The metal-organic framework (MOF) H3[(Cu4Cl)3-(BTTri)8, H3BTTri = 1,3,5-tris(1H-1,2,3-triazol-5-yl)benzene] (CuBTTri) is a precatalyst for biomedically relevant nitric oxide (NO) release from S-nitrosoglutathione (GSNO). The questions of the number and nature of the catalytically most active, kinetically dominant sites are addressed. Also addressed is whether or not the well-defined structural geometry of MOFs (as solid-state analogues of molecular compounds) can be used to generate specific, testable hypotheses about, for example, if intrapore vs exterior surface metal sites are more catalytically active. Studies of the initial catalytic rate vs CuBTTri particle external surface area to interior volume ratio show that intrapore copper sites are inactive within the experimental error (≤1.7 × 10-5% of the observed catalytic activity)-restated, the traditional MOF intrapore metal site catalysis hypothesis is disproven for the current system. All observed catalysis occurs at exterior surface Cu sites, within the experimental error. Fourier transform infrared (FT-IR) analysis of CN--poisoned CuBTTri reveals just two detectable Cu sites at a ca. ≥0.5% detection limit, those that bind three or one CN- ("Cu(CN)3" and "CuCN"), corresponding to the CN- binding expected for exterior surface, 3-coordinate (Cusurface) and intrapore, 5-coordinate (Cupore) sites predicted by the idealized, metal-terminated crystal structure. Two-coordinate Cu defect sites are ruled out at the ≥0.5% FT-IR detection limit as such defect sites would have been detectable by the FT-IR studies of the CN--poisoned catalyst. Size-selective poisoning studies of CuBTTri exterior surface sites reveal that 1.3 (±0.4)% of total copper in 0.6 ± 0.4 μm particles is active.

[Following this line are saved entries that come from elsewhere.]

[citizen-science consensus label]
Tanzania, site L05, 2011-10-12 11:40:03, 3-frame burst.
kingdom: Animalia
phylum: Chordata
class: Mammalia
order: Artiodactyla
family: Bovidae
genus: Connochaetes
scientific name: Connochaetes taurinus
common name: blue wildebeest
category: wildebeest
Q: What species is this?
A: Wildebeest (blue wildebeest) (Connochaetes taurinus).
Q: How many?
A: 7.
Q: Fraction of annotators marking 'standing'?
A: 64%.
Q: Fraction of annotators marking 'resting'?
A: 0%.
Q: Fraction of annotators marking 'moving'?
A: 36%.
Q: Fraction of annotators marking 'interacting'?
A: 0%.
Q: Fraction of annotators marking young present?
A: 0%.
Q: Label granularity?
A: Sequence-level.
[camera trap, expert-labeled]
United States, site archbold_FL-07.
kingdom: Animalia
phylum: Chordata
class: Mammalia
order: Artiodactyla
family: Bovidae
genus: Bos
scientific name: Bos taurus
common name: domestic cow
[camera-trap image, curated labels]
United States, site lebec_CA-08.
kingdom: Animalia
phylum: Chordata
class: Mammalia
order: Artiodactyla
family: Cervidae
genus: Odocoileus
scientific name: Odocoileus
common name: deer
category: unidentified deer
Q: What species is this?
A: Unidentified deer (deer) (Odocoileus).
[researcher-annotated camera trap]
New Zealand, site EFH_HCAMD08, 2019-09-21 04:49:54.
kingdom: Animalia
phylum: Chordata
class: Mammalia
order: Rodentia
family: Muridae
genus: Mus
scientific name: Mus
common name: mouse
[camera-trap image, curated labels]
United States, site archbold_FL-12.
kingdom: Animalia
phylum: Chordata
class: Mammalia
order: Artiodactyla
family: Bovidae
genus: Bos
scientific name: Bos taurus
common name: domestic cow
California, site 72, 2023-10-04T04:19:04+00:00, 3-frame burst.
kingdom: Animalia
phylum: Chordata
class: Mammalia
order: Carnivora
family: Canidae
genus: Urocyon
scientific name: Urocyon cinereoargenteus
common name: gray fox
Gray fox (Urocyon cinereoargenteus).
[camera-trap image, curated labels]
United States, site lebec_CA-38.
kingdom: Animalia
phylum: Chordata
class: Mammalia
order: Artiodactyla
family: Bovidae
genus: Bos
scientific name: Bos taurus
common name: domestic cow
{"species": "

That counting of active sites yields a normalized turnover frequency (TOF), TOFnorm = (4.9 ± 1.2) × 10-2 mol NO (mol Cusurface)-1 s-1 (in water, at 20 min, 25 °C, 1 mM GSNO, 30% loss of GSNO, and 1.3 ± 0.4 mol % Cusurface)-a value ∼100× higher than the TOF calculated without active site counting. Overall, Ockham's razor interpretation of the data is that exterior surface, Cusurface sites are the catalytically most active sites present at a 1.3 (±0.4)% level of total Cu.